1on1とは、上司と部下が定期的に行う1対1の面談のことであり、部下の成長を目的として行われます。ここで注意すべき点は、上司から話をするのではなく、部下が中心になって話してもらうことです。上司が部下に説教してしまっては意味を成さなくなります。上司が部下の気持ちに寄り添い、傾聴しながらもアドバイスをすることで、部下は感情や問題を整理でき、前向きな意識への転換やストレスの軽減につなげることが期待できます。
※1on1ミーティングに関しては、以下の記事をご参照ください
1on1ミーティングとは?効果的なやり方、導入方法、具体的なテーマ例を紹介
講座や研修の実施
ストレス対策を行うために、各種講座や研修を実施することも有効です。
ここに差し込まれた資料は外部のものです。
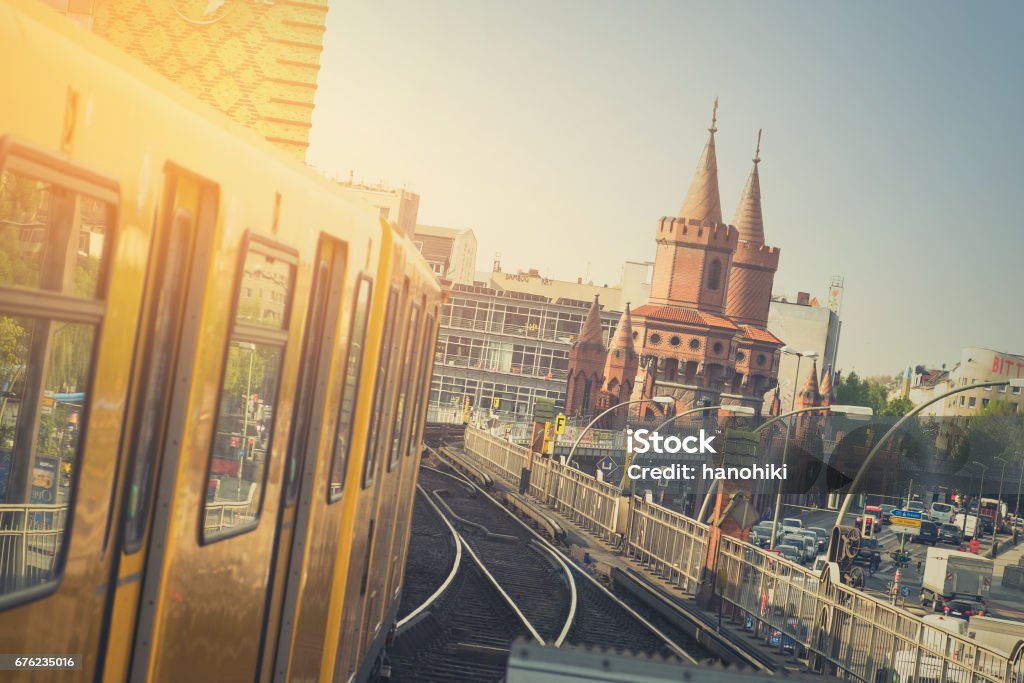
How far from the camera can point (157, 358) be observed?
323 cm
他者にコーピングやストレスマネジメントを行ってもらうことも重要ですが、従業員自らもストレスに対処するための学習をすることも大切です。近年ではe-ラーニングも充実しており、手軽に学べる環境も整っています。従業員がストレスの仕組みや対処法を知ること、そして社内全体でコーピングの手法をトレーニングする環境を構築することにより、組織全体のエンゲージメントや生産性を高めることが期待できます。
オフィス内での環境整備
環境整備を推進することも、ストレス対策には大変重要です。たとえば、オフィスの動線やレイアウトに配慮すること、休憩スペースの確保、使いやすいオフィス機器の配慮、明るさ・室温などへの配慮が考えられます。予算などの事情からすべてを実行することは難しくても、どこにストレスの原因があるのかを分析し、可能な限り環境を整備することによって、従業員が気持ちよく働き、パフォーマンスを発揮しやすい環境を整えることができます。
メンタルヘルス対策
従業員のストレスに対処すべく、日本でも労働環境に関連する法整備が進んでいます。現在では、企業が従業員に対して定期的なストレスチェックを行うことが義務化されており、メンタルヘルスケアの推進は必須です。
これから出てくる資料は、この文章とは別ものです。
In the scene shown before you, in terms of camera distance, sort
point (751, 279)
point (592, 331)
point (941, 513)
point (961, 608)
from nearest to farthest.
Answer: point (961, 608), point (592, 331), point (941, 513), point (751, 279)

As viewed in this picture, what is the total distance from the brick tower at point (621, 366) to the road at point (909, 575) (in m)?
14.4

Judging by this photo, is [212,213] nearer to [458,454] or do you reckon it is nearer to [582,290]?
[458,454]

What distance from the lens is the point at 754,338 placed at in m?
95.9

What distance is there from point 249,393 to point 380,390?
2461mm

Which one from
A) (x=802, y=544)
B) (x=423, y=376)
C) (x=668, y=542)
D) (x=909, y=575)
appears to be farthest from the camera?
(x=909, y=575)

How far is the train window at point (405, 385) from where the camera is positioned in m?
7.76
ここでは、企業のメンタルヘルス対策について主な流れを紹介します。
ストレスチェック制度の導入
ストレスチェック制度とは、ストレスチェックおよびその結果に基づく面談指導の実施、集団ごとの集計・分析などの取り組みをする制度です。ストレスチェック制度の中心になるストレスチェックは、従業員のストレスレベルを判定するためのアンケート形式の検査であり、企業はその結果を受けて何らかの対応を行います。
産業医の活用
メンタルヘルスの専門家である産業医や産業保健の専門スタッフとの連携も、従業員の健康管理を行ううえで有効です。労働安全衛生法では、従業員が50名以上いる事業場においては産業医を選任することが義務(50名未満の場合は努力義務)とされています。
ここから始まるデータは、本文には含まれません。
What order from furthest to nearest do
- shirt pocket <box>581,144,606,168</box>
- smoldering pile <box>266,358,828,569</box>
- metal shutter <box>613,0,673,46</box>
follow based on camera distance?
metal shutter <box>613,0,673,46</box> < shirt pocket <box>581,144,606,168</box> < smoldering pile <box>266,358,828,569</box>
産業医の役割は「治療」ではなく、従業員の心身の健康をサポートすることです。具体的には、健康診断の実施・結果への対処、長時間労働者の面接指導やストレスチェックの実施などが挙げられます。必要に応じて適切な医療機関の紹介をすることや、休職者の復職判断をする場合もあります。産業医を活用することは、従業員のストレス対策に効果が期待できるでしょう。
研修の実施
ストレスマネジメント研修は、小規模企業においても比較的導入しやすい取り組みです。具体的には、管理者や従業員に対してメンタルヘルスの重要性を啓蒙し、基礎知識の教育を行うことです。ストレス対策について社内の意識を高めることにより、メンタルヘルス不調に気づくだけでなく、ストレスの回避や予防に役立つことも期待されます。厚生労働省でも社内研修に関する資料も公開されているほか、近年ではe-ラーニングやDVDなどを活用して、手軽に学ぶことが可能です。
日本が「ストレス社会」といわれるようになって久しく、企業が従業員のストレスに対処することは極めて重要です。コーピングを実施することで、従業員のストレスを軽減するだけではなく、エンゲージメントが高まり、生産性向上が期待できるなどのメリットもあります。本記事が、企業においてコーピングを検討する一助となれば幸いです。